Incipit vita nova.

In meinem Leben ist wie im Leben der meisten Menschen ein Punkt der Wandlung in’s Besondere, ein Ort der Schrecken, der Finsternisse, des Verirrt- und Alleinseins, ein Tag unerhörter Betäubung und Leere, aus dessen Abend neue Sterne am Himmel und neue Augen in uns hervorgehen.

Da ging ich frierend unter den Trümmern meiner Jugendwelt, über zerbrochene Gedanken und gliederzuckende, verzerrte Träume, und was ich anschaute, fiel in Staub und hörte auf zu leben. Freunde gingen an mir vorbei, welche zu kennen ich mich schämte, Gedanken sahen mich an, die ich vorgestern gedacht hatte, und waren so entfernt und fremd geworden, als wären sie hundertjährig und nie mein Eigentum gewesen. Alles wich von mir weg, ich war bald von einer ungeheuren Leere und Windstille umgeben. Ich hatte nichts Nahes mehr, keine Lieblinge, keine Nachbarschaft, und mein Leben stieg in mir als ein schüttelnder Ekel empor.
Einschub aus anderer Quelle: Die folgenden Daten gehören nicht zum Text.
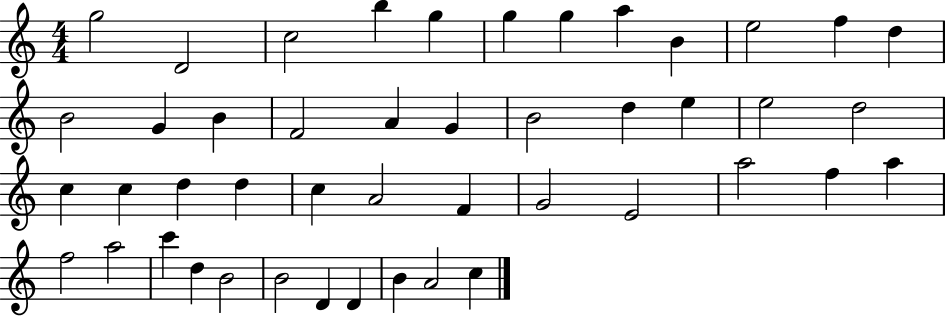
X:1
T:Untitled
M:4/4
L:1/4
K:C
g2 D2 c2 b g g g a B e2 f d B2 G B F2 A G B2 d e e2 d2 c c d d c A2 F G2 E2 a2 f a f2 a2 c' d B2 B2 D D B A2 c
Als wäre jedes Mass überfüllt, jeder Altar entheiligt, jede Süssigkeit verekelt, jede Höhe überklommen. Als wäre jeder Schimmer einer Reinheit verfinstert und schon jede Ahnung einer Schönheit verzerrt und mit Füssen getreten. Ich hatte nichts mehr, mich danach zu sehnen, nichts mehr anzubeten und zu hassen. Alles was Heiliges, Ungeschändetes und Versöhnendes noch in mir war, hatte Blick und Stimme verloren. Alle Wächter meines Lebens waren eingeschlummert. Alle Brücken waren abgebrochen und alle Fernen ihrer Bläue beraubt.

Als alles Lockende und Liebenswerte mir so verschwunden war und ich wie ein Schiffbrüchiger des Geistes erschöpft und unaussprechlich beraubt und arm zum Bewusstsein meines Elendes erwachte, da senkte ich das Auge, erhob mich mit schweren Gliedern und wanderte aus allen Gewöhnungen meiner Vergangenheit wie ein Gerichteter, der bei Nacht seine Wohnung verlässt, ohne Abschied zu nehmen und ohne die Thüren hinter sich zu verschliessen.

Wer hat je der Einsamkeit auf den Boden geschaut? Wer kann sagen, dass er das Land der Entsagung kenne? Meinen Blicken schwindelte, als ich mich über den Abgrund bückte, sie fielen ohne ein Ende zu finden. Ich wanderte durch das Land der Entsagung, bis meine Kniee vor Müdigkeit brachen, und noch lag die Strasse in unverminderter Ewigkeit vor meinem Schritt. Eine stille, traurige Nacht wölbte sich tröstend und schläfernd über mir. Schlummer und Traum kamen zu mir wie Freunde zu einem Heimkehrenden, und lösten eine tödliche Last wie ein Reisebündel von meinen Schultern.

Bist du schon schiffbrüchig gewesen und sahest Land und einen Schwimmer sich dir nähern? Bist du schon todkrank gewesen und thatest genesend den ersten Trunk frischer Gartenluft und spürtest das süsse Wallen des sich erneuernden Blutes? Wie diesen Erretteten und diesen Genesenen, so überflutete mich ein Wirbel von Dankbarkeit, Ruhe, Licht und Wohlsein, als ich in jener Nacht erkannte, dass unerforschliche Wesen sich freundlich zu mir neigten.

Der Himmel hatte ein anderes Ansehen als jemals zuvor. Die Stellung und Wiederkehr der Gestirne trat mit meinem innersten Leben in einen vorbestimmten Freundesbund und das Ewige verknüpfte etwas in mir deutlich und wohlthätig mit seinen Gesetzen. Ich fühlte in meinem aus der Wüste aufgerichteten Leben einen goldenen Grund gelegt, eine Kraft und ein Gesetz, nach welchem, wie ich mit herrlichem Erstaunen empfand, künftig alles Alte und Neue in mir sich in edlen Krystallformen ordnen und mit allen Dingen und Wundern der Welt wohlthätige Bündnisse schliessen müsste.

Incipit vita nova. Ich bin ein Neuer geworden, mir selber noch ein Wunder, ruhend zugleich und thätig, empfangend und schenkend, ein Besitzer von Gütern, deren werteste ich vielleicht noch nicht kenne.